Going through all the boxes in my attic brings back the good and the bad. As I open the last box my eyes fall upon the tiny blue knit shorts. I freeze holding my breath, my sight turning blurry and my stomach churning, forcing the reaction to vomit on my raw, and torn memory…
Sitting in boiling water, razor in hand, ready to aim and slit. Bracing myself for a welcomed sting. Something stopped me.
WHY? Why get rid of me? The victim of circumstance.
THEY had to be the ones to get wiped off this earth. The guilty, the sinister.

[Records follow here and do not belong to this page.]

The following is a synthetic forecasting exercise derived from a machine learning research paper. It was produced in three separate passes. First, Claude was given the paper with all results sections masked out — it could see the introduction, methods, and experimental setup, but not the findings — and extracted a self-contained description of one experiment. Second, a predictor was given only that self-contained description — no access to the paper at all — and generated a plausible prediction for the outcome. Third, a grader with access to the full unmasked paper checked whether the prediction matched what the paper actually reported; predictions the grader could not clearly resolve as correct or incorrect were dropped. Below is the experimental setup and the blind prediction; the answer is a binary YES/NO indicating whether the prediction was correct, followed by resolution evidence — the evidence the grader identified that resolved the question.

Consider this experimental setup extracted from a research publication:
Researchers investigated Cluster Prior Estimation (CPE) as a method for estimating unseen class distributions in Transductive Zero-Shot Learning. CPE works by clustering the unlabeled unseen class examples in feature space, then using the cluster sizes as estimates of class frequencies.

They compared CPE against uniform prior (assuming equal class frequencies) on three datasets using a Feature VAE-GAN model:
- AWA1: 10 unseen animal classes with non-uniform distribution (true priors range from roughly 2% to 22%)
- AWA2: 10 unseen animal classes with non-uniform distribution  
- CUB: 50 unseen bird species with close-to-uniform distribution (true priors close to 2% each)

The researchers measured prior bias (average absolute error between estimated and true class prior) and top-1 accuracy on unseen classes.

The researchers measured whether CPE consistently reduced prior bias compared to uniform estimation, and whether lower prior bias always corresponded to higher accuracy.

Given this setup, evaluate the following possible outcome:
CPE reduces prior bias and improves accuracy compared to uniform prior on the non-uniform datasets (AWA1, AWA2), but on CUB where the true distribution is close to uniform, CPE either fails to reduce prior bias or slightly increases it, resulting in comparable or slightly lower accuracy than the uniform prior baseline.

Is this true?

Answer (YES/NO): NO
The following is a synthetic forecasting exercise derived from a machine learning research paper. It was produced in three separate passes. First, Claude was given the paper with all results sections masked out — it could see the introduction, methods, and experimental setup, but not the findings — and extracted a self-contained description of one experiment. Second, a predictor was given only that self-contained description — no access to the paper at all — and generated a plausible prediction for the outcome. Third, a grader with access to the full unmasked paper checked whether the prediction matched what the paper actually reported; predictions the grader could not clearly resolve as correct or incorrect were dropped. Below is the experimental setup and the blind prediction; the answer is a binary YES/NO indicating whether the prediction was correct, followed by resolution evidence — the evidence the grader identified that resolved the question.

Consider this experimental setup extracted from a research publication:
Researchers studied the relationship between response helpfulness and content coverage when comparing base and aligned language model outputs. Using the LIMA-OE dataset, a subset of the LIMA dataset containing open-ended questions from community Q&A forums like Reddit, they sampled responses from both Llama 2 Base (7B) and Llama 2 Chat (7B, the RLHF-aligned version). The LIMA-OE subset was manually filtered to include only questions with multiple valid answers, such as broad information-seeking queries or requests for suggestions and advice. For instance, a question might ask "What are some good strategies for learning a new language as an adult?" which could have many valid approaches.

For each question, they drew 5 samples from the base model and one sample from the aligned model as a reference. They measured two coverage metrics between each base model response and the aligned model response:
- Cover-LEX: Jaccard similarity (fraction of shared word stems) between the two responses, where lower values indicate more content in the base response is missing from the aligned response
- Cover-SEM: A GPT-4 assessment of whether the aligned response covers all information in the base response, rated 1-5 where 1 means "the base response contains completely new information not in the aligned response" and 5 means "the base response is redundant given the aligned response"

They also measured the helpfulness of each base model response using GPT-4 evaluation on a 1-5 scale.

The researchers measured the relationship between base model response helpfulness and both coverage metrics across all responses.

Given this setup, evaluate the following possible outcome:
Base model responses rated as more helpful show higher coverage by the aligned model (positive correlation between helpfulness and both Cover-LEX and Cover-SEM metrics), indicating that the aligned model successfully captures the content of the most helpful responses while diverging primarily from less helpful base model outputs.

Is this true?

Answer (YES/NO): YES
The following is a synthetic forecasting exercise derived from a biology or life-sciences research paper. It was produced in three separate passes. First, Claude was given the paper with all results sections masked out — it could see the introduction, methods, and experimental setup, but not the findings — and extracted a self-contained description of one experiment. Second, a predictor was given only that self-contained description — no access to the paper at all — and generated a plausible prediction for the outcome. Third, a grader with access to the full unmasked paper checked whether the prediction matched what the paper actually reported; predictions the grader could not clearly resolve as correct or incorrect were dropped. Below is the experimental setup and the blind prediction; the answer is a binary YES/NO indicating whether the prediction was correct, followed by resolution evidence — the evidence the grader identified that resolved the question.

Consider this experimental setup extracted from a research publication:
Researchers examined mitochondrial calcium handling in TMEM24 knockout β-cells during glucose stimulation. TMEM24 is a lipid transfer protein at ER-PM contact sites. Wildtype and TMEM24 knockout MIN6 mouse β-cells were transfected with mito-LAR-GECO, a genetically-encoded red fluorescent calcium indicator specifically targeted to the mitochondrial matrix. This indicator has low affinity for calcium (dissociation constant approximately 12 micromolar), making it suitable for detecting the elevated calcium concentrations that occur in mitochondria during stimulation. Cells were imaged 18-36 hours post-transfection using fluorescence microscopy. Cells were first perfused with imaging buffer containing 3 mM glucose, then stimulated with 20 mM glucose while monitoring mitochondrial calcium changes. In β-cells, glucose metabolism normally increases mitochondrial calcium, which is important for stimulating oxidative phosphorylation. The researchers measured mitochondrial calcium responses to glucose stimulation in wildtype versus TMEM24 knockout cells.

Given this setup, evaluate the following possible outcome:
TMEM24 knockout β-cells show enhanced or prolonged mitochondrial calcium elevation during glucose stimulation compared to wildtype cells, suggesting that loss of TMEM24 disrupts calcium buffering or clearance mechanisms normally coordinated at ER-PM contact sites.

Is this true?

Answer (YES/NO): YES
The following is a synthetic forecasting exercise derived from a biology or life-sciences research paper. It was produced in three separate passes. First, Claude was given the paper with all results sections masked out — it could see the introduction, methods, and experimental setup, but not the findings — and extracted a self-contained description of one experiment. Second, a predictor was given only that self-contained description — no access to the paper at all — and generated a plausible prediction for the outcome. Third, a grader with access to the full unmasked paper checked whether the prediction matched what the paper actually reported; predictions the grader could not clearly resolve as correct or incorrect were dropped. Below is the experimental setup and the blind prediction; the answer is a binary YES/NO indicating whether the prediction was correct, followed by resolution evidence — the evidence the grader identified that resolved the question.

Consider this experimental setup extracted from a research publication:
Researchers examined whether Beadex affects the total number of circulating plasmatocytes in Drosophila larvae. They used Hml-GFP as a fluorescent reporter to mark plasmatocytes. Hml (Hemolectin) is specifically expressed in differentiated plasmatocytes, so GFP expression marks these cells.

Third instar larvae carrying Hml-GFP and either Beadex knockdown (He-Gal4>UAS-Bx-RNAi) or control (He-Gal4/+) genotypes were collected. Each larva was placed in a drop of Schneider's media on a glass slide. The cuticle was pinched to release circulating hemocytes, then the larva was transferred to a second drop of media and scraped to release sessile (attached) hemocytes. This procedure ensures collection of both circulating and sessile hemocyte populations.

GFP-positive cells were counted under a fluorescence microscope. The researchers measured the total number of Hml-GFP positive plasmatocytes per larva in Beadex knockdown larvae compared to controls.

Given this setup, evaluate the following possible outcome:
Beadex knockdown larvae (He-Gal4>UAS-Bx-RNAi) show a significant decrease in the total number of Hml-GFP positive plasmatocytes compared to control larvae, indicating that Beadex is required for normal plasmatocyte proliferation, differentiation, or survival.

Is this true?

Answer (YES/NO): YES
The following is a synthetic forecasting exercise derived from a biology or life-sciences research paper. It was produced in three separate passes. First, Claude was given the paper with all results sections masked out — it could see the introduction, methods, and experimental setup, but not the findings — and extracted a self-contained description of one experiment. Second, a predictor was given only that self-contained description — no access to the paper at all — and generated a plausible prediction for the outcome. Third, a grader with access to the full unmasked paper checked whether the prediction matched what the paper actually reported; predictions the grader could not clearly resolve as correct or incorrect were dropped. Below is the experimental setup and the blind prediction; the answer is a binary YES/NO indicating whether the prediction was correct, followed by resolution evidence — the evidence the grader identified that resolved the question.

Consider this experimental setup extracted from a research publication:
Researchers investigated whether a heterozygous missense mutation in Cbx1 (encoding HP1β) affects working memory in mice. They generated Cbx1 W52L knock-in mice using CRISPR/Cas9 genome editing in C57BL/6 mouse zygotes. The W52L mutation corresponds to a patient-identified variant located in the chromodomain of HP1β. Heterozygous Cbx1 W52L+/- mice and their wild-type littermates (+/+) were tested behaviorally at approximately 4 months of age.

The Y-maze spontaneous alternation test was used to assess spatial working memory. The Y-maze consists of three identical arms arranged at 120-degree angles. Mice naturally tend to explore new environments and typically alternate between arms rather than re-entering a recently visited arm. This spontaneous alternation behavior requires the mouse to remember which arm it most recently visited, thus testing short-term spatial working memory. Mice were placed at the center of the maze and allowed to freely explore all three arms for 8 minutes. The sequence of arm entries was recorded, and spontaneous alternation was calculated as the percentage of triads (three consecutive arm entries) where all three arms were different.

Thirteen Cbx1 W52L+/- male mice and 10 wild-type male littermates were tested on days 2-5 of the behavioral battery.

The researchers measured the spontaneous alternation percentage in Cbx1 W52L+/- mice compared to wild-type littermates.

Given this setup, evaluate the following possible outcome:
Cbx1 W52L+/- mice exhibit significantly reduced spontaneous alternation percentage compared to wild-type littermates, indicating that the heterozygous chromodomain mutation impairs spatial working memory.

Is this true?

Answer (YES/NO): NO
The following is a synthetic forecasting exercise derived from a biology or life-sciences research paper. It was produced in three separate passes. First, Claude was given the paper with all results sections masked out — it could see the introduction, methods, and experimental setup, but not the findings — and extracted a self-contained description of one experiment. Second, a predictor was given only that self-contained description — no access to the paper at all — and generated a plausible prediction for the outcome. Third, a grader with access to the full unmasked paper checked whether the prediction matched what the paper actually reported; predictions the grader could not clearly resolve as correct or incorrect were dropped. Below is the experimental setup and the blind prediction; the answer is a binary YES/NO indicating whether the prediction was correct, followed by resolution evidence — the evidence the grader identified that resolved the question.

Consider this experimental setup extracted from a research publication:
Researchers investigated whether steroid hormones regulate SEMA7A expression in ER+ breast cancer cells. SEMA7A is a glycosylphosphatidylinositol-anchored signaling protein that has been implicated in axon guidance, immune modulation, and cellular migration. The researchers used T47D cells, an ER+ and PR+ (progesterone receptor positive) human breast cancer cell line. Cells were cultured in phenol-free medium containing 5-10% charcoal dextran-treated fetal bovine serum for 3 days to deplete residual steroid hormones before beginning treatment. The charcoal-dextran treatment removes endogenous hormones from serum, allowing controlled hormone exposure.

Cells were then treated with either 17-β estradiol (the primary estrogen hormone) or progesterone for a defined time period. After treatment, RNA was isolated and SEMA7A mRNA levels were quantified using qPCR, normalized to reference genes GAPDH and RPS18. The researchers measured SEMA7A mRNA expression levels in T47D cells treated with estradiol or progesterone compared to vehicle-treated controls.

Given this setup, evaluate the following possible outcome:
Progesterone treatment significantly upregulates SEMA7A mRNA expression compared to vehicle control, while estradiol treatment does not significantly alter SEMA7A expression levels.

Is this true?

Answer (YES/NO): NO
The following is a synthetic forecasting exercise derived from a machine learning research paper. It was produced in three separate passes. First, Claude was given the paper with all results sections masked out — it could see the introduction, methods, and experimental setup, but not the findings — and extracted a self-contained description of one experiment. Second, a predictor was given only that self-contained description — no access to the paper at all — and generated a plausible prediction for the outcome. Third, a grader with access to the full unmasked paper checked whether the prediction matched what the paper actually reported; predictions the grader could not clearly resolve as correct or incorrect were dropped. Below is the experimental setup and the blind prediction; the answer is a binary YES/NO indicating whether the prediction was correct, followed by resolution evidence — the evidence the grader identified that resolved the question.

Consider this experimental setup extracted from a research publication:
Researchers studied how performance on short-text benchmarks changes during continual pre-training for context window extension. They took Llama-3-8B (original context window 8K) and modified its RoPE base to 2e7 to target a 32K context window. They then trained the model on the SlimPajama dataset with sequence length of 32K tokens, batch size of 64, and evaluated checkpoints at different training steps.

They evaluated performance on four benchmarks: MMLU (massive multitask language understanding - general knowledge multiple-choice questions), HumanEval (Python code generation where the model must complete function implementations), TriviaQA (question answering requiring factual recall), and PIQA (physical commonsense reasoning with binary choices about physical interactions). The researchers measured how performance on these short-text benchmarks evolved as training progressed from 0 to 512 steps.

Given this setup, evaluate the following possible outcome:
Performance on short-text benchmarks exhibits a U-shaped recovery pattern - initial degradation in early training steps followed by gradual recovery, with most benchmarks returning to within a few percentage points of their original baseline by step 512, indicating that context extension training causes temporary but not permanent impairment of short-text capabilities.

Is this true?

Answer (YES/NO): NO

The spiraling effect is always the last before the break. The razor was to be my end, but also my new beginning. My master plan began forming that night a year ago now. The anniversary of what will become a much-deserved attack. I’ve always thought that writing down one’s secret feelings were a sign of the weak, but now the comfort I find in being one of those people has kept me focused. Writing in my journal daily has saved people around me. I look forward to when the sun has gone down, and the sky turns black, and beautiful bursting miraculous lights adding to it.

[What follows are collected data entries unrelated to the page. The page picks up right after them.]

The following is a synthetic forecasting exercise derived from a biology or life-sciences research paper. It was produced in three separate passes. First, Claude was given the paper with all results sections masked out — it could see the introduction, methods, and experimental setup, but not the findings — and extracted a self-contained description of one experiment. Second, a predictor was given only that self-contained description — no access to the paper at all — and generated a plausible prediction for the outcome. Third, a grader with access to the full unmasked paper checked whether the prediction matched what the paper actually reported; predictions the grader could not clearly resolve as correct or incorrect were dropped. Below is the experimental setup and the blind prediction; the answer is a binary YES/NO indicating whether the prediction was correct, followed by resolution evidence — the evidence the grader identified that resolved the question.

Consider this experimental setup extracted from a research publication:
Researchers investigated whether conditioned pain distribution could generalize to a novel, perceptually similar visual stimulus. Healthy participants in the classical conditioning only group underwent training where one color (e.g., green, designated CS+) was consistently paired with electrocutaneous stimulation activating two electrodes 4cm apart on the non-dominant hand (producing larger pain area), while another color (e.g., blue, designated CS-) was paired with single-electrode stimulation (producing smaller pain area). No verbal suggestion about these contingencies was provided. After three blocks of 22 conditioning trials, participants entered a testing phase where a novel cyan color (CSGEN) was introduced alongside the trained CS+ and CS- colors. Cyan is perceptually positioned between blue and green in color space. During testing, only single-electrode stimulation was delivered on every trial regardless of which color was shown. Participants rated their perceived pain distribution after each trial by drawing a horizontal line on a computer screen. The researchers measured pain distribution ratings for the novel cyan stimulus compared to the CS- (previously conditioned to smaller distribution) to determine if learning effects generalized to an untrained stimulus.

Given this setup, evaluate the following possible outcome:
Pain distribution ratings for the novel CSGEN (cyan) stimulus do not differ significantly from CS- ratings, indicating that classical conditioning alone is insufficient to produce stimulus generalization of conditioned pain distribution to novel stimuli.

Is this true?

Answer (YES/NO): YES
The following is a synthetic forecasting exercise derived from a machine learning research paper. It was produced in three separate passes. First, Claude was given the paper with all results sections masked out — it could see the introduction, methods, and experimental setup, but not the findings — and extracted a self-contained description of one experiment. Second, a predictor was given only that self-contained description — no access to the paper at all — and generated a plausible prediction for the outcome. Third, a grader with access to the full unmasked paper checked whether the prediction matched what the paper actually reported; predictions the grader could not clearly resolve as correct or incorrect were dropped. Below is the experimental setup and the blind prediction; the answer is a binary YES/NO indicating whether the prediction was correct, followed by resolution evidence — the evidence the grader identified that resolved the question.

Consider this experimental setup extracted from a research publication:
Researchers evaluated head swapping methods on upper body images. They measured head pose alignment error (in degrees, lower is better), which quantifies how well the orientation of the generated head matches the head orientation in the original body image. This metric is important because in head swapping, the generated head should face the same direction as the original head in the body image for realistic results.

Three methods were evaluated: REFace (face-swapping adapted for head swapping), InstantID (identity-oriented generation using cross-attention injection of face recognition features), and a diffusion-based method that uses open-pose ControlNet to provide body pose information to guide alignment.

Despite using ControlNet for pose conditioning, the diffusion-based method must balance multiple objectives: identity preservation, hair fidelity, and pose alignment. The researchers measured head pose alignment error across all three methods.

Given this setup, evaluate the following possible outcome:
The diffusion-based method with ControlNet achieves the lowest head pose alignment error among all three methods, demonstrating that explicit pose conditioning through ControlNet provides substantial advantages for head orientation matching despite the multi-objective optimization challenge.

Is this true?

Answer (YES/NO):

Tana is my name, and this is my declaration of impending freedom. Anticipation at its finest. I have worked feverishly and with the unfolding of my brilliance, I will start first with the biggest liar and hidden abuser will meet her fate. My reign is in full delightful swing.
Smiling in my moment, I hear the gravel as a car pulls up the driveway; Mother’s Buick. I glance out the window just in time to see Mother, emerging from the car, haphazardly picking off one of my prized roses, sniffing it, and dropping it to the ground with a frown.
Hearing the creaking of the front door opening sends automatic hate down my backbone. A forced smile crosses my lips; the pretending of caring only has to last a few short hours.
“Hello, Mother – how was the drive down?”
“It was good. Aren’t you pleased I’m here?”
“Of course, I am, Mother,” I said, giving a fake response just to avoid an open show of emotion.
All my life I have hated her, but twelve months ago the preparation and setting up has been the only thing I have been looking forward to. She has no clue that her time on the planet is limited. In just twelve short hours, she’ll be gone. The day is grueling and exhausting, Mother always with the shopping and not giving a shit about what I want to do. The dark thoughts have consumed all my sanity, but I love relishing in them. Why run from the gloom and misery, let them become united, using them as tools helping along to be truly happy and eliminate the waste. It’s almost a high without the need of a drug and the hour has come to begin my new chapter of making them vanish.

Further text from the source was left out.